Nach wochenlangem Streit einigt sich die Bundesregierung auf einen Haushaltsentwurf. Dringende Investitionen müssen abermals aufgeschoben werden, kritisiert Verteidigungsminister Pistorius. Der Bundeswehr-Generalinspekteur warnt, dass Russland in weniger als zehn Jahren NATO-Staaten angreifen könnte.

Bundesverteidigungsminister Boris Pistorius hat die geringen Steigerungen für die Bundeswehr nach der Einigung der Ampel-Spitzen im Haushaltsentwurf deutlichen kritisiert. "Ja, ich habe deutlich weniger bekommen, als ich angemeldet habe. Das ist ärgerlich für mich, weil ich bestimmte Dinge dann nicht in der Geschwindigkeit anstoßen kann, wie es Zeitenwende und Bedrohungslage erforderlich machen", verkündete Pistorius vor dem anstehenden NATO-Gipfel in Washington.

Der Kompromiss der Bundesregierung für den Staatshaushalt des kommenden Jahres sieht einen kleineren Verteidigungsetat vor, als von Pistorius gefordert. Der Verteidigungsminister hatte einen Bedarf von rund 58 Milliarden Euro angemeldet, der Kompromiss sieht lediglich rund 53 Milliarden Euro vor. Bis zum Jahr 2028 soll der Wehretat dann aber auf rund 80 Milliarden Euro anwachsen.

Der Bundeswehr-Generalinspekteur, Carsten Breuer, erwartet nun Garantien für eine deutliche Aufstockung in den kommenden Jahren. SPD-Generalsekretär Kevin Kühnert hofft indes zumindest vorübergehend auf ein Ende der Haushalts-Debatte.

Nur 1,2 Milliarden Euro mehr

Bundeskanzler Olaf Scholz, Wirtschaftsminister Robert Habeck und Finanzminister Christian Lindner hatten in der Nacht zum Freitag den seit Monaten schwelenden Haushaltsstreit beigelegt und sich auf Eckpunkte für den Bundeshaushalt 2025 geeinigt. Die Schuldenbremse wird eingehalten, eine Haushaltsnotlage etwa wegen der Ausgaben für die militärische und humanitäre Unterstützung der Ukraine wird nicht festgestellt. Darauf hatte vor allem Finanzminister Lindner gepocht.

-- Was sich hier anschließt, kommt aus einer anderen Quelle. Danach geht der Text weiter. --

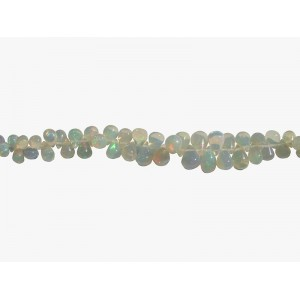Opal Ethiopian Teardrop Beads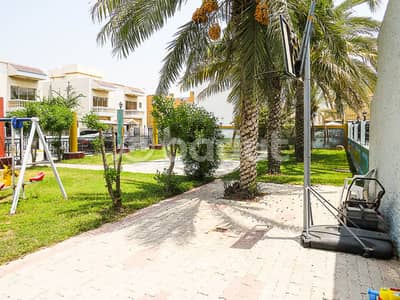 4 Bedroom Villa for Rent in Al Qusaidat, Ras Al Khaimah - Lovely villa for rent with Gym and privet garden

Der Verteidigungshaushalt von derzeit rund 52 Milliarden Euro soll demnach nur um etwa 1,2 Milliarden Euro aufwachsen. Pistorius hatte deutlich mehr und eine Ausnahme dieser Ausgaben von der Schuldenbremse gefordert. Daran gibt es deutliche Kritik, auch aus der Ampel-Koalition. Pistorius sagte zu dem Etatentwurf: "Wir werden sehen, was sich in den nächsten Wochen und Monaten weiter ergibt. Ich muss mich darauf einstellen und das Beste daraus machen."

"Was nützt Gerät, wenn Soldaten es nicht betreiben können?"

"Angesichts der Bedrohungslage brauchen wir eine Verstetigung", erklärte Generalinspekteur Breuer indes der "Süddeutschen Zeitung". Breuer zufolge werde das 100-M-Sondervermögen bis Ende des Jahres vertraglich komplett gebunden sein, da mit der Anschaffung von neuen Waffensystemen auch die Betriebskosten angestiegen sind.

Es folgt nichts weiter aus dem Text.